== WRITTEN REQUEST 1 ==
Change the passage on cross country skiing from "I do have another" to "took up skiing.", replacing "tumbling" with "gymnastics".
== WRITTEN REQUEST 2 ==
In the piece on cross country skiing, which activity does the writer say they failed in public school?
== WRITTEN REQUEST 3 ==
Carry on the piece about cross country skiing from its final sentence.

== PAGE TEXT ==
I do have another addiction that also gives me a sense of well being. Can you guess what? I post photos on social media about it almost every day. It is cross country skiing. I almost feel embarrassed about how much I love it. Why do I love it so much? It is a solitary activity like swimming. I’m not good at either so they challenge me. I have no athletic talent whatsoever. In public school I failed tumbling. I was not on the track or volley ball team. Back in the days, swimming was a mandatory university class. I failed it but not university. I did drop out though – university that is. I was a very matured adult when I took up swimming again and a senior when I took up skiing.

I guess you can say I’m in my second childhood. The second time around is better. I have a little more confidence. I’m not as easily embarrassed or care if I look stupid. I’m not competitive. I race only against myself. Skiing has taught me alot about life. There are slippery slopes everywhere. It is risky, life and skiing. Much as I love it, I’m always a little nervous before I go. I’m never raring and tearing to go at it. I’m the reluctant scarity cat, dragging my tail. Heading out in the car, there’s this video playing in my head about my fears and where I will fall. Once I’m on the track, I feel better and when I start out to meet the rising sun, a contented sigh goes through me. That is,  until I come to a slippery slope. Uphill is a physical struggle. Down hill is a heart dropping free fall. I take a deep breath at the top, focus keeping my knees and ankles soft, give a little push and mutter my prayers. I never get comfortable enough that I don’t go through all the same thoughts and feelings each and every time. It’s a good thing. I will never lose the edge or the love. It’s the way I want to live my life, too. 

There are days when I don’t feel that brave or strong. I have my rabbit holes along the ski trail where I can circumvent my scary spots. I just follow the rabbit tracks. In the words of Mary Oliver,  I do not have to be good. I do not have to walk on my knees for a hundred miles through the desert repenting. I only have to let the soft animal of my body love what it loves.

Stored items from a collection
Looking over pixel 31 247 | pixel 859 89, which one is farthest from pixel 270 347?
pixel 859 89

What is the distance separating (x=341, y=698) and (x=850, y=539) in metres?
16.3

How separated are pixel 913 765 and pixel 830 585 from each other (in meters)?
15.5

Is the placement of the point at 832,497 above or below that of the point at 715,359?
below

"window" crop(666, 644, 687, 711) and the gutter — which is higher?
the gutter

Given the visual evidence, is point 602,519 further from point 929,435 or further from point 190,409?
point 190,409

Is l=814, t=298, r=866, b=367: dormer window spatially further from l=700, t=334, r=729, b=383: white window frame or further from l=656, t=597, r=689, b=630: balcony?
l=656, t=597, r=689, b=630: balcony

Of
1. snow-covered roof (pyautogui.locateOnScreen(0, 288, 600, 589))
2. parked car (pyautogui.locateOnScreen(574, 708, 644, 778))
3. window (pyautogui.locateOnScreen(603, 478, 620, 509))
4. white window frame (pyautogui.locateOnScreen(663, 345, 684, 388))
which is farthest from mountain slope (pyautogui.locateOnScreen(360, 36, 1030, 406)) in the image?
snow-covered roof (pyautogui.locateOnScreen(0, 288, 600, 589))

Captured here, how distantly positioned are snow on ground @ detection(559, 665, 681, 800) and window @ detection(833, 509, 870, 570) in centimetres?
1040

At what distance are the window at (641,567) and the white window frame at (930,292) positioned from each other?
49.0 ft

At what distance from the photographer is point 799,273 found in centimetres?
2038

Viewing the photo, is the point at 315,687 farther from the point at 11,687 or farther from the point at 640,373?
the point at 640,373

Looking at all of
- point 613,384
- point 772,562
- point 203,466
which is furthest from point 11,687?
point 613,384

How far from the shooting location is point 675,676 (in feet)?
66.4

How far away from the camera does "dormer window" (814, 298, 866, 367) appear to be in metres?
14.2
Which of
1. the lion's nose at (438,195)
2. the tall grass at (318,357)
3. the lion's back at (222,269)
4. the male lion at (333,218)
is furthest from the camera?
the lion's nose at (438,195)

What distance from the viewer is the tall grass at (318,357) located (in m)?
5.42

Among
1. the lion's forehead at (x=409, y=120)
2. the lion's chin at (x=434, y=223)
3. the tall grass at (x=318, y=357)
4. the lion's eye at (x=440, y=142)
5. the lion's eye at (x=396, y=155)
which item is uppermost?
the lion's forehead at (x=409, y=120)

== TASK RESULT 1 ==
I do have another addiction that also gives me a sense of well being. Can you guess what? I post photos on social media about it almost every day. It is cross country skiing. I almost feel embarrassed about how much I love it. Why do I love it so much? It is a solitary activity like swimming. I’m not good at either so they challenge me. I have no athletic talent whatsoever. In public school I failed gymnastics. I was not on the track or volley ball team. Back in the days, swimming was a mandatory university class. I failed it but not university. I did drop out though – university that is. I was a very matured adult when I took up swimming again and a senior when I took up skiing.

== TASK RESULT 2 ==
Tumbling.

== TASK RESULT 3 ==
Image from wikipedia.org

Some mornings I feel like Bill Murray in Groundhog Day, waking up to the same morning day in and day out.  The unchanging greyness frightens me in the first moment of wakefulness.  Have you ever experienced that?

The thing not to do is to dawdle in bed, but I do.  The greyness holds me there.  I am unwilling to touch the cold floor of reality and face the day.  I’ve been here before many times.  I know that the moment my feet hit the ground, the feeling will dissipate.  No, it does not magically evaporate.  I have to assist its departure.  How?

Getting out of bed is the first hurtle.  The rest follows:  I get up, dress up and show up at my desk.  I put one letter, one word….any letter, any word and start.  Things happen when you move.  That is the law of life.  It is not rocket science, as they say.  Don’t you just hate cliches?  I’m past the hurtles and I am sitting here, tap, tapping out the words.  I hope for magic today. I want to feel the words tumbling off my fingertips like water rippling over the rocks in the river.  The sound of the keyboard is music to my ears.  I see the stream of words floating gently down the stream. Merrily, merrily life is but a dream.

IMG_1089I’m rowing my own boat, steering, pushing it towards my  destination.  You have to have a little bit of oomph to get over rough spots. The weather changes and the water can get rough.  A life jacket is a must.  A rope or two can be useful.  You can never tell.  It’s best to have some tools on hand.

The weather has changed.  The sky is steely grey.  I feel the ghost tiptoeing on my grave. It is alright.  I am well acquainted with him. He cannot hurt me.  I breathe and drop the other shoe.  There are no explosions of catastrophe.  The quietness of a Saturday morning presides.

I am safe in my home, in my own skin.  I am the captain of my spirit.  I get to change the direction in which I travel.  The sky is grey.  Autumn leaves of orange and gold are floating past my window.  They are whispering and teasing me with their graceful dancing movements.

“Come with us.  Come with us”.

Image from google.ca
Image from google.ca

Perhaps today would be a good day to explore – to travel down Alice’s rabbit hole.  Would I find her Wonderland?

I stepped inside the book yesterday just for 15 minutes.  I fell down the tunnel with Alice and landed on top of a bundle of twigs and leaves.  We chased after the white rabbit and came to a hall full of locked doors.

We found a magic key that opened a door. We still could not get in, of course.  It’s not that simple.  If it was, that would be the end of the story.  There would be no Alice in Wonderland.  Life is like that too.  It has many corridors with many locked doors, all posessing different codes.  You need the right combination to unlock each.

I had to leave Alice swimming in the puddle of her tears, wondering how she was going to get into that Wonderland.  I will find another 15 minutes to be with her today.  It is an intriguing story.  It has grabbed the child in me.  That’s what good stories do.  I’m learning the process.



image from google.ca
image from google.ca

It’s funny how names, phrases and snatches of songs play through my mind.  They come on airs of whimsy, unsolicited and unexpected.  Alice is one of the names.  Perhaps I was inspired by Alice in Wonderland and Alice Through the Looking Glass.  In that case, I have Lewis Carroll to thank.  I wish I have his gift of imagination.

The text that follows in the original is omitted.